ANCHORAGE Alaska regulators Wednesday defended their oversight of BP Plc, but advocated tighter rules after leaks forced the British oil giant to shut down 12 oil wells this week.
The wells shutdown in Alaska's North Slope region is the latest in a series of troubles for BP, still reeling from an estimated 200,000-gallon Prudhoe Bay spill that went undetected for days before being discovered in March.
"Every one of our regulations and orders are enforced strictly on every operator in the state," said Cathy Foerster, an engineer who sits on the three-member Alaska Oil and Gas Conservation Commission. "If BP were violating our regulations, we'd be fining them."
However, state officials are working to tighten rules. The commission plans to rewrite oil field safety-valve regulations in order to address recent changes in field operations and improvements in measuring technology.
Despite the efforts to move to more stringent regulations, a prominent oil industry critic said Alaska regulators are so dependent on industry funding that they ignore or fail to detect safety and environmental breaches.
"They're one-eyed watchdogs fast asleep," said Chuck Hamel, a retired oil broker and patron of whistle-blowers whose complaints about leaking fluids and possible gas releases led BP to shut down the wells.
BP rejected criticism about the state's loose regulations.
"It's known around the world by industry, if not by lay people, that Alaska has absolutely some of the strictest regulations of oil fields in the world," BP spokesman Daren Beaudo said.
BP has a record of run-ins with regulators. Federal officials are conducting a criminal investigation for BP's allegedly lax management of pipeline corrosion that led to the the biggest recorded crude oil spill in the North Slope.

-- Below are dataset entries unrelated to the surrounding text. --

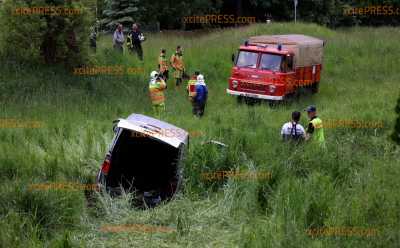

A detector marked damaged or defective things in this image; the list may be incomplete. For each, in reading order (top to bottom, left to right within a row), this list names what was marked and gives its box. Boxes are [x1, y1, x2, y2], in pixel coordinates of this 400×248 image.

overturned white van [97, 113, 190, 206]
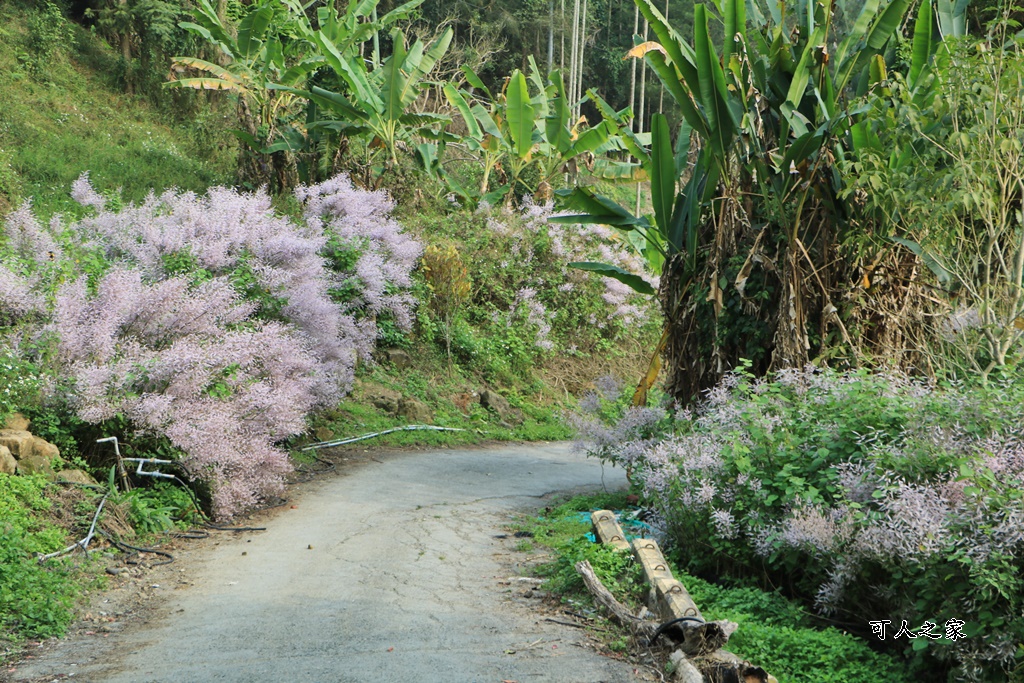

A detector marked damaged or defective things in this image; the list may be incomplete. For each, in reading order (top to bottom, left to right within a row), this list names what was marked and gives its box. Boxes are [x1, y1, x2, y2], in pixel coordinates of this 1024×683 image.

cracked asphalt road surface [12, 444, 638, 683]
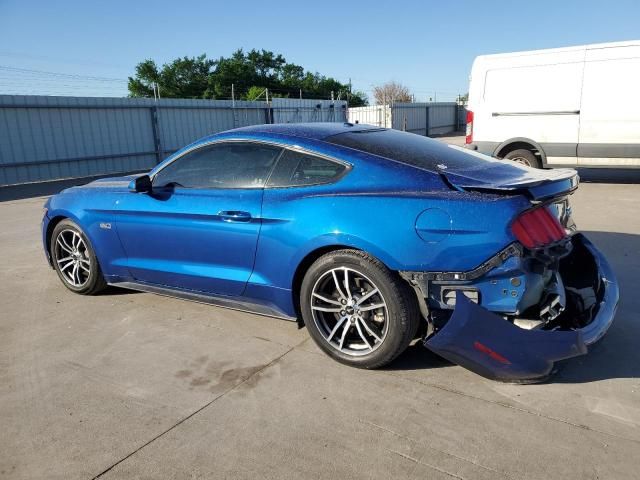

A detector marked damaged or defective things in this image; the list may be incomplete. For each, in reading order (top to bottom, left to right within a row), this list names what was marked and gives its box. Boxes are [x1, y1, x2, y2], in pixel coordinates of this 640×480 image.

damaged blue sports car [41, 123, 620, 382]
damaged rear end [404, 165, 620, 382]
detached rear bumper [424, 234, 620, 384]
broken taillight housing [510, 206, 564, 249]
pavement crack [89, 344, 298, 478]
pavement crack [384, 372, 640, 446]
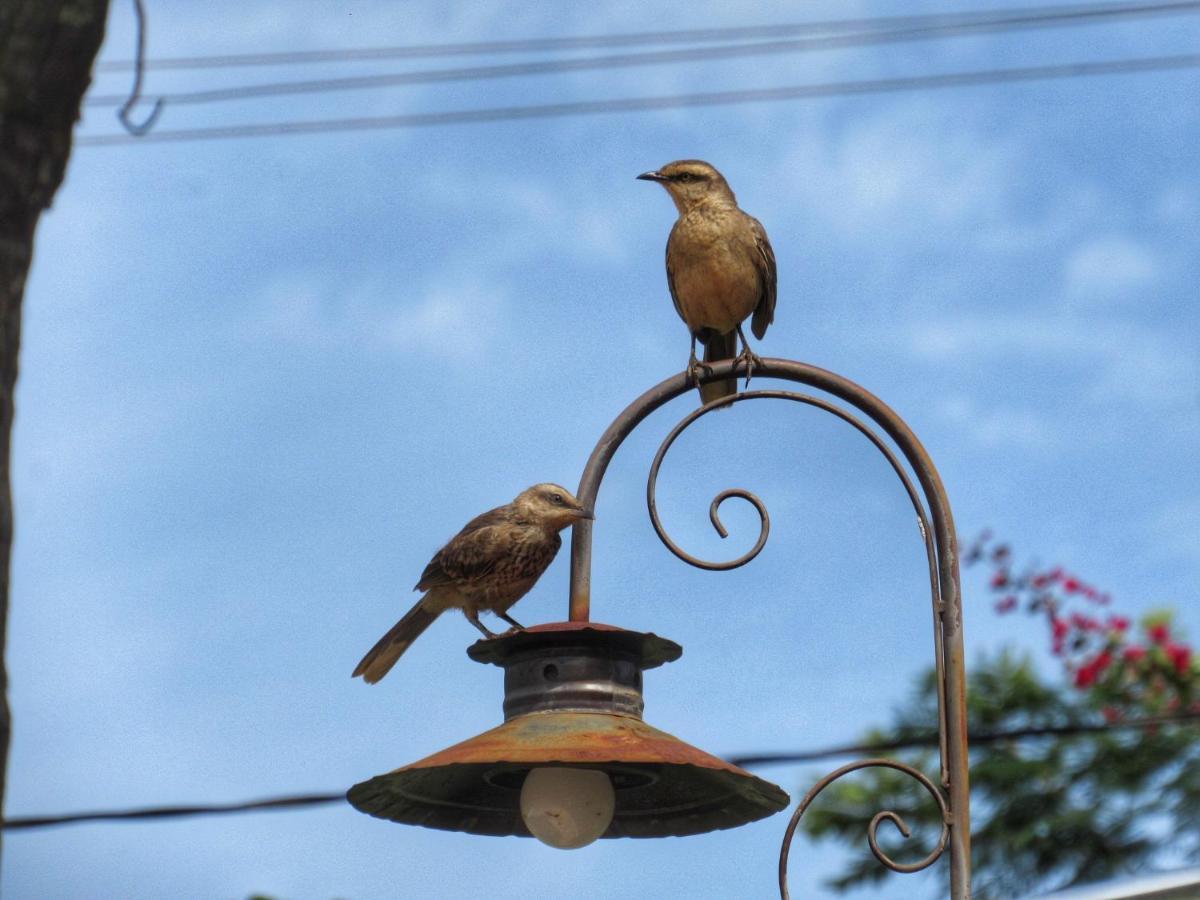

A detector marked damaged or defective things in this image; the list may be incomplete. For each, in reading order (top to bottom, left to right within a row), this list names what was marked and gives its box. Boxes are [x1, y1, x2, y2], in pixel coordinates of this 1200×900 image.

rusty lamp shade [350, 624, 787, 844]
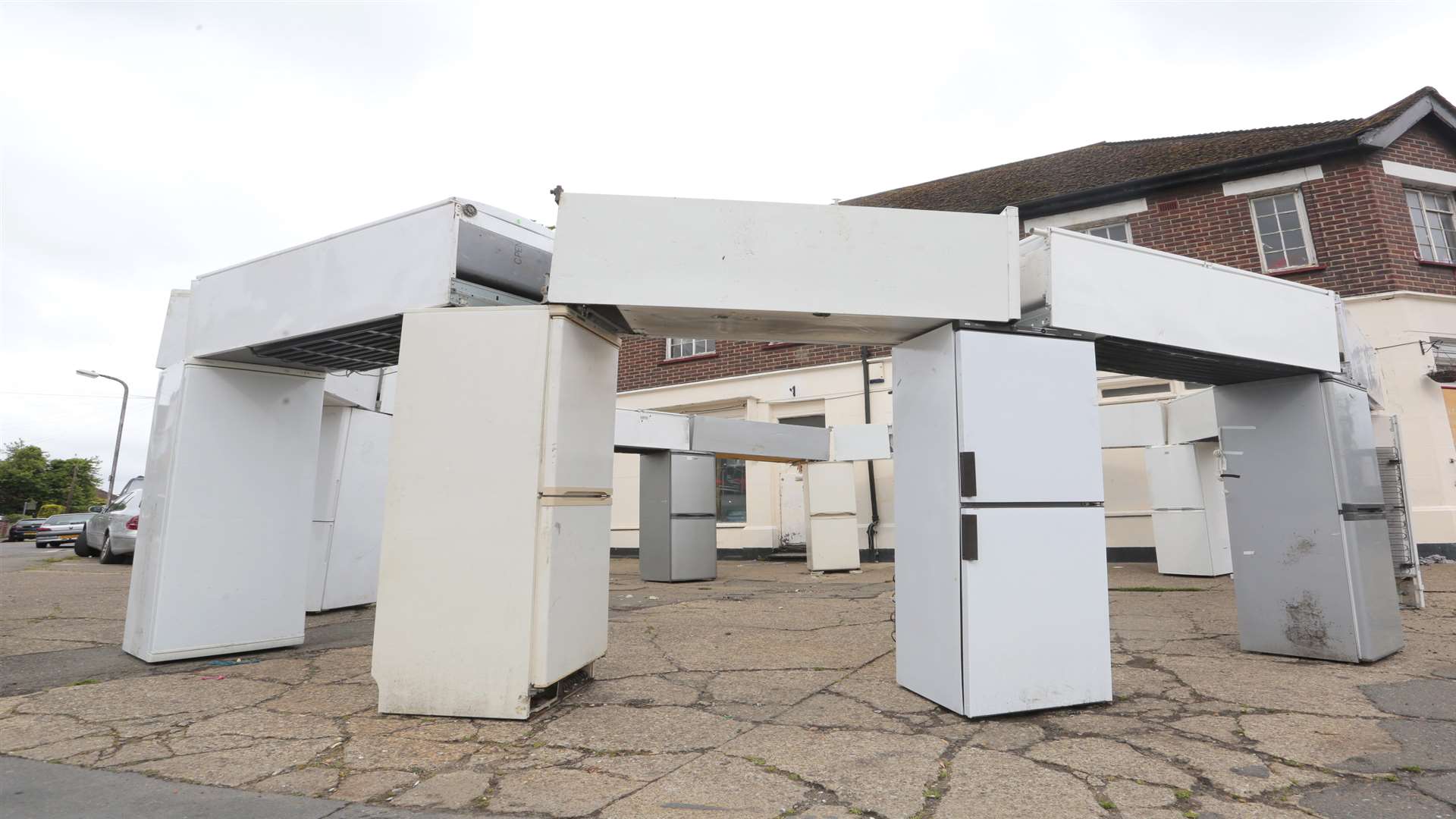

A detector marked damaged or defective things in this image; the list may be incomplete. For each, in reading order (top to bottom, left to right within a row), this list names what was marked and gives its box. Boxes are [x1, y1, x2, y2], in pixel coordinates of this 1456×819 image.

In 2002, an explosion seriously injured a worker and resulted in a $1.3-million fine assessed by the Alaska Oil and Gas Commission. BP also paid a $102,500 fine for an over-pressuring incident at a Prudhoe Bay well.
In 1999, BP pleaded guilty to federal criminal charges concerning illegal waste releases at the Endicott oil field, resulting in a $500,000 fine and five years of probation.
The Alaska Department of Environmental Conservation (DEC) is also writing new regulations for oil-pipeline operations, some stimulated by the Prudhoe Bay oil spill.
New rules that give the state oversight of the oil fields' flow lines and gathering lines are almost complete, a department official said. Those lines, which bring pumped oil to gathering and processing centers, have not been regulated in the past by the state or federal governments.
Further, it is likely Alaska will tighten the state's 1 percent leak-detection standard, which requires companies to have an automated system to detect if 1 percent or more of daily volume of oil escapes.
"We're coming to the conclusion that a one-size-fits-all 1 percent leak-detection standard may not be the most efficacious way to protect the environment," said Craig Wilson, an environmental program specialist with Alaska's DEC.